▸ JOB: Reproduce each of the rows below word for word, changing nothing.

▸ RECORDS SHOWN:
[BEGIN]

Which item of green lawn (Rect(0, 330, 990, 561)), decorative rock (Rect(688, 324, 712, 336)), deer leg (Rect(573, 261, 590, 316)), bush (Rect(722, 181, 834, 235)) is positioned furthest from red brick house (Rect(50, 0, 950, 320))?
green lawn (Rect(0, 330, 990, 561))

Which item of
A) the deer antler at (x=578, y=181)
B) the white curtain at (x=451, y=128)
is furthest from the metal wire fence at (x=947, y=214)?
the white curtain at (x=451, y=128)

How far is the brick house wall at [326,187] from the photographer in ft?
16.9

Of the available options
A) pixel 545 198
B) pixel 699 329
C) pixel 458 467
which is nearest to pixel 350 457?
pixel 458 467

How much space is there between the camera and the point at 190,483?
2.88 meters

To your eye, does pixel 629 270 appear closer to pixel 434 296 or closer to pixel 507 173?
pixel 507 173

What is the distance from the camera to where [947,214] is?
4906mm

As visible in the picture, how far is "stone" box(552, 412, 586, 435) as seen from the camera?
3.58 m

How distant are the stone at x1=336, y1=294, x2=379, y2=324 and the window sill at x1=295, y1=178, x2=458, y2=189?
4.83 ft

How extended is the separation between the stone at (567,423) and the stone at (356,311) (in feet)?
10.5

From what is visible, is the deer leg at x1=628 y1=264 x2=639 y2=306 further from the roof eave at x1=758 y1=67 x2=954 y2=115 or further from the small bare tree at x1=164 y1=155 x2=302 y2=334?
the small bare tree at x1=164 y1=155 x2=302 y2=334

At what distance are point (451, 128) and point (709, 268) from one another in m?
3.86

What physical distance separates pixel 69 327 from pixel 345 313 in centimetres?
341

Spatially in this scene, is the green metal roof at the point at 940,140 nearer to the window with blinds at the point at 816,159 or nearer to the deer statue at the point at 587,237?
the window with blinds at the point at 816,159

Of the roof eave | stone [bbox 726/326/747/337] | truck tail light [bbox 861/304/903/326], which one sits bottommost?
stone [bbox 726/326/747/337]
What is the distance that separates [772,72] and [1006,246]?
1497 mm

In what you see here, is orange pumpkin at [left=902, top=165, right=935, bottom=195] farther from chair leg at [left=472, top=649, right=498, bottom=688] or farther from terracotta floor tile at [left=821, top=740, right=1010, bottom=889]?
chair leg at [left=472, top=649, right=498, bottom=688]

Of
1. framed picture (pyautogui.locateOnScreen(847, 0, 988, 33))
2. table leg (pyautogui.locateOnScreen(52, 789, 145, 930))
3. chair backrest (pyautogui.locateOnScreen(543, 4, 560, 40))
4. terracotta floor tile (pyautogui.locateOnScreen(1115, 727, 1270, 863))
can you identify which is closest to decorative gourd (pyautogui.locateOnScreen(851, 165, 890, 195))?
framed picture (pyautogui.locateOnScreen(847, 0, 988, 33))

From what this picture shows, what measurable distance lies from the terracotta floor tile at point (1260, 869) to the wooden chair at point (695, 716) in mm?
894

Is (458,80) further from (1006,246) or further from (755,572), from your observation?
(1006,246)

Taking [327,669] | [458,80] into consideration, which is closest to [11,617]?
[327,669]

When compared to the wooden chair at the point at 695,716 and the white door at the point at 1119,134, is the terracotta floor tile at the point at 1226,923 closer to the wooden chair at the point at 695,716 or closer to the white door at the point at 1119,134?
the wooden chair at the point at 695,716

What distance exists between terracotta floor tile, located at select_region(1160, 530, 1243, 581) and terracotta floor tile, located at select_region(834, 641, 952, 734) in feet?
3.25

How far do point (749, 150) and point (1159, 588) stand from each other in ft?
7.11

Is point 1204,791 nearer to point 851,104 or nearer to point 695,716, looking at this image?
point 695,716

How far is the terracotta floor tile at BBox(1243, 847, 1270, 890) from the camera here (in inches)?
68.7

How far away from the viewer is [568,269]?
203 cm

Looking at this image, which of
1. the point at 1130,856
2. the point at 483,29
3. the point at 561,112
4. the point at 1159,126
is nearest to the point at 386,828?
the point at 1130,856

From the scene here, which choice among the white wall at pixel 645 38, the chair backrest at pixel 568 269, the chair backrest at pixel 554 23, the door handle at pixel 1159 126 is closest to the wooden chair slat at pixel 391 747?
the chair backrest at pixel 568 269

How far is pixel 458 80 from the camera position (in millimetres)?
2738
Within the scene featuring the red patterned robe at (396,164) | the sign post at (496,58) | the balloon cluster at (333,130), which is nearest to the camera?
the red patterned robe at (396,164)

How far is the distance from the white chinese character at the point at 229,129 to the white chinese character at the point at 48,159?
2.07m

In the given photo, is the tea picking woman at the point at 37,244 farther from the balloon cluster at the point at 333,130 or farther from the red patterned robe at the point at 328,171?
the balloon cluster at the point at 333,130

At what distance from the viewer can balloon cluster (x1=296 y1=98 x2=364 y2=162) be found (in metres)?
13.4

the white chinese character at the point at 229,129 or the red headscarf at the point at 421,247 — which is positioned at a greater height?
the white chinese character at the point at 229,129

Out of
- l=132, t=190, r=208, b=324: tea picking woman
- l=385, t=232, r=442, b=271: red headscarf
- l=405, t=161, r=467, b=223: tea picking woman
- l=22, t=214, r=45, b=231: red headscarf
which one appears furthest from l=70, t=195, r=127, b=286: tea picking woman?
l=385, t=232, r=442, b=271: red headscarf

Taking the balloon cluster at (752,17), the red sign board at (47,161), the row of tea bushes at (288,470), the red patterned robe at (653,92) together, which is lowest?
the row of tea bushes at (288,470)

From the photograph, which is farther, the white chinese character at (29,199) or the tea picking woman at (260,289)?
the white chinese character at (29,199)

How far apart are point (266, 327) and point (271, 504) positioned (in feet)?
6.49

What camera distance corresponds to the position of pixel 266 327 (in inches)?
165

[END]

▸ REPLY TO THE TASK:
Which item of green lawn (Rect(0, 330, 990, 561)), decorative rock (Rect(688, 324, 712, 336)), deer leg (Rect(573, 261, 590, 316)), bush (Rect(722, 181, 834, 235)) is positioned furthest from red brick house (Rect(50, 0, 950, 320))?
green lawn (Rect(0, 330, 990, 561))

Which item of
A) the deer antler at (x=578, y=181)
B) the white curtain at (x=451, y=128)
is furthest from the metal wire fence at (x=947, y=214)?
the white curtain at (x=451, y=128)

How far is the brick house wall at [326,187] from the photographer in ft?
16.9

Of the available options
A) pixel 545 198
B) pixel 699 329
C) pixel 458 467
which is nearest to pixel 350 457?
pixel 458 467

How much space is there between the camera and the point at 190,483?
2.88 meters

To your eye, does pixel 629 270 appear closer to pixel 434 296 or closer to pixel 507 173?
pixel 507 173

What is the distance from the camera to where [947,214] is?
4906mm

As visible in the picture, how far is "stone" box(552, 412, 586, 435) as seen from the camera?
3.58 m

How distant are the stone at x1=336, y1=294, x2=379, y2=324 and the window sill at x1=295, y1=178, x2=458, y2=189?
4.83 ft

How extended is the separation between the stone at (567,423) and the stone at (356,311) (in feet)?
10.5

From what is visible, is the deer leg at x1=628 y1=264 x2=639 y2=306 further from the roof eave at x1=758 y1=67 x2=954 y2=115 or further from the small bare tree at x1=164 y1=155 x2=302 y2=334?
the small bare tree at x1=164 y1=155 x2=302 y2=334

At what distance are point (451, 128) and point (709, 268) from one another in m?
3.86

What physical distance separates pixel 69 327 from pixel 345 313 in centimetres?
341

Spatially in this scene, is the green metal roof at the point at 940,140 nearer to the window with blinds at the point at 816,159 or nearer to the deer statue at the point at 587,237?
the window with blinds at the point at 816,159

Of the roof eave | stone [bbox 726/326/747/337] | truck tail light [bbox 861/304/903/326], which one sits bottommost?
stone [bbox 726/326/747/337]
What is the distance that separates [772,72] and [1006,246]?
1497 mm

In what you see here, is orange pumpkin at [left=902, top=165, right=935, bottom=195] farther from chair leg at [left=472, top=649, right=498, bottom=688] or farther from terracotta floor tile at [left=821, top=740, right=1010, bottom=889]?
chair leg at [left=472, top=649, right=498, bottom=688]

Of
1. framed picture (pyautogui.locateOnScreen(847, 0, 988, 33))
2. table leg (pyautogui.locateOnScreen(52, 789, 145, 930))
3. chair backrest (pyautogui.locateOnScreen(543, 4, 560, 40))
4. terracotta floor tile (pyautogui.locateOnScreen(1115, 727, 1270, 863))
can you identify which is closest to decorative gourd (pyautogui.locateOnScreen(851, 165, 890, 195))?
framed picture (pyautogui.locateOnScreen(847, 0, 988, 33))

From what this picture shows, what measurable distance lies from the terracotta floor tile at point (1260, 869) to the wooden chair at point (695, 716) in mm?
894

Is (458,80) further from (1006,246) or further from (755,572), from your observation?
(1006,246)

Taking [327,669] | [458,80] into consideration, which is closest to [11,617]?
[327,669]

When compared to the wooden chair at the point at 695,716 and the white door at the point at 1119,134, is the terracotta floor tile at the point at 1226,923 closer to the wooden chair at the point at 695,716 or closer to the white door at the point at 1119,134?
the wooden chair at the point at 695,716

What distance exists between terracotta floor tile, located at select_region(1160, 530, 1243, 581) and terracotta floor tile, located at select_region(834, 641, 952, 734) in feet?
3.25

How far do point (749, 150) and point (1159, 588) stand from each other in ft?
7.11

Is point 1204,791 nearer to point 851,104 or nearer to point 695,716, looking at this image?
point 695,716

How far is the terracotta floor tile at BBox(1243, 847, 1270, 890) from the camera here (in inches)?
68.7

How far away from the viewer is [568,269]?
203 cm

Looking at this image, which of
1. the point at 1130,856
2. the point at 483,29
3. the point at 561,112
4. the point at 1159,126
is nearest to the point at 386,828?
the point at 1130,856

From the scene here, which choice among the white wall at pixel 645 38, the chair backrest at pixel 568 269, the chair backrest at pixel 554 23, the door handle at pixel 1159 126 is closest to the wooden chair slat at pixel 391 747?
the chair backrest at pixel 568 269

How far is pixel 458 80 from the camera position (in millimetres)?
2738
Within the scene featuring the red patterned robe at (396,164) | the sign post at (496,58) | the balloon cluster at (333,130), which is nearest to the camera?
the red patterned robe at (396,164)

How far is the distance from the white chinese character at the point at 229,129 to the white chinese character at the point at 48,159?
2.07m

In the given photo, is the tea picking woman at the point at 37,244 farther from the balloon cluster at the point at 333,130 or farther from the red patterned robe at the point at 328,171?
the balloon cluster at the point at 333,130

At what distance from the viewer can balloon cluster (x1=296 y1=98 x2=364 y2=162) be found (in metres)?
13.4

the white chinese character at the point at 229,129 or the red headscarf at the point at 421,247 — which is positioned at a greater height?
the white chinese character at the point at 229,129

Out of
- l=132, t=190, r=208, b=324: tea picking woman
- l=385, t=232, r=442, b=271: red headscarf
- l=405, t=161, r=467, b=223: tea picking woman
- l=22, t=214, r=45, b=231: red headscarf
which one appears furthest from l=70, t=195, r=127, b=286: tea picking woman?
l=385, t=232, r=442, b=271: red headscarf

Taking the balloon cluster at (752,17), the red sign board at (47,161), the row of tea bushes at (288,470), the red patterned robe at (653,92) together, which is lowest?
the row of tea bushes at (288,470)

From the photograph, which is farther, the white chinese character at (29,199) or the tea picking woman at (260,289)?
the white chinese character at (29,199)

How far apart are point (266, 327) and point (271, 504) positioned (in feet)?
6.49

What camera distance corresponds to the position of pixel 266 327 (in inches)?
165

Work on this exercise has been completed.